Given that the efficiency of UK public services is not high by world standards, this seems a narrow approach. There must be things we can learn from Europe as well as the US. That will have to happen because we are coming towards the end of the period of increased spending, even on the Chancellor's optimistic assumptions. If revenues continue to fall short, the squeeze will probably come sooner.
The big point here is not that UK finances are in dreadful shape. Rather it is that they are not as good as they were in the early years of New Labour and that they are in danger of deteriorating further. Being attacked by the EC for breaking the Maastricht Treaty does not of itself matter.
Neither the EC nor the provisions of the treaty are much admired in the world's financial markets, and it is those markets that have to finance the UK deficit. But if this attack encourages closer scrutiny of UK fiscal policy more generally then the EC will have done us a service. The big numbers matter of course, but so too so the ways in which those big numbers are being spent.
Greenspan deflates from hero to zero
What will happen to the reputation of the soon-to-retire Alan Greenspan? The economy the US Federal Reserve chief is about to hand over is none too healthy, says The Economist. "He is leaving behind the biggest economic imbalances in American history".
The core of the newspaper's criticism is that easy money has created an excessive consumer boom. While cheap imports held down the inflationary impact of that boom on current goods, the money pushed up asset prices instead. Unless consumer growth slows of its own accord, there will have to be further interest rate increases and "many American households will be shockingly exposed".

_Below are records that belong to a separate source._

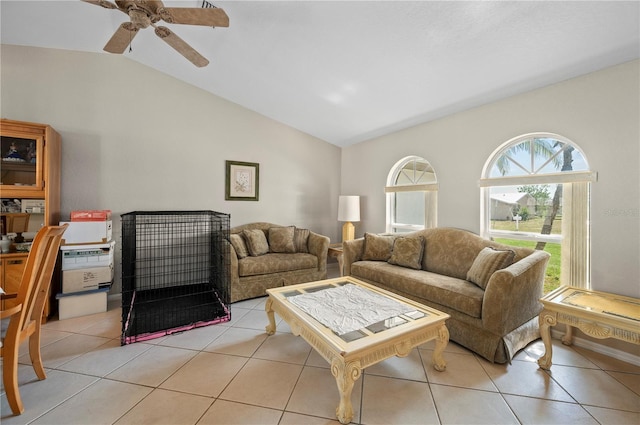 891 Bayard St, Port Charlotte, FL 33948 - living area with vaulted ceiling, ceiling fan, and light tile patterned floors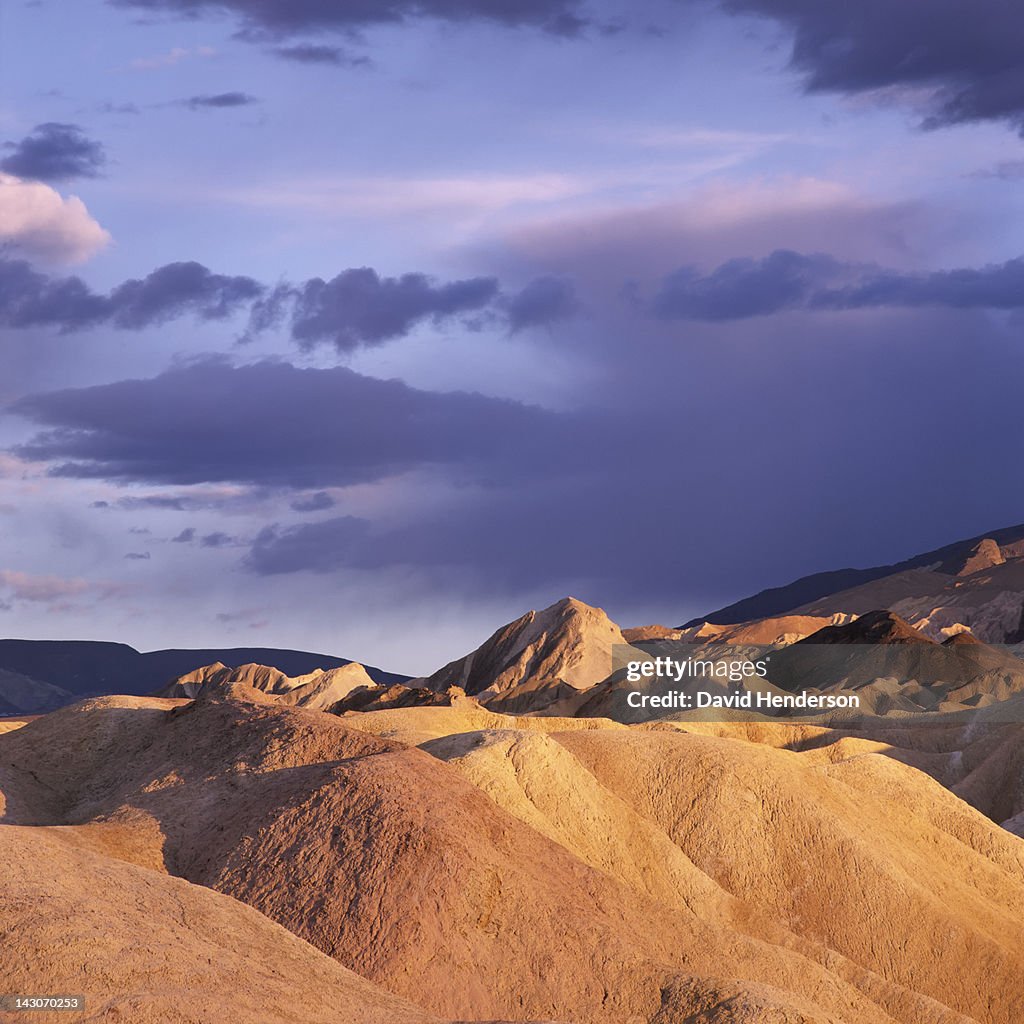 Rock formations in rural landscape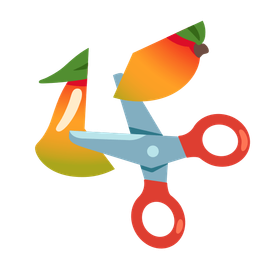 scissors and mango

The US economy is suffering from huge imbalances. These will have to unwind and the only issue is their scale and the pace at which they will be tackled. George Soros reckoned last week that these might lead to a recession in 2007 or 2008.
Were that to happen, there can be little doubt that Dr Greenspan may catch some of the blame.
But fiscal policy must carry some of the can too. The US ran a huge deficit thanks to tax cuts that were introduced by the Bush administration. The President has turned a strong fiscal position into a weaker one.
More interesting still will be the questions raised about central banking in the future. Should the banks worry about asset prices? The Bank of England clearly does on house prices. Should the main policy guideline be inflation targets, which the US, unlike the UK and Europe, does not have? Or in an age of cheaper goods, are these a false friend? Should it simply be, as Dr Greenspan's predecessor, Paul Volcker, believes, long-term stability?
What is beyond doubt of course is that Dr Greenspan has been hugely influential, projecting the role of central banker as national - even global? - hero. But even heroes have their feet of clay.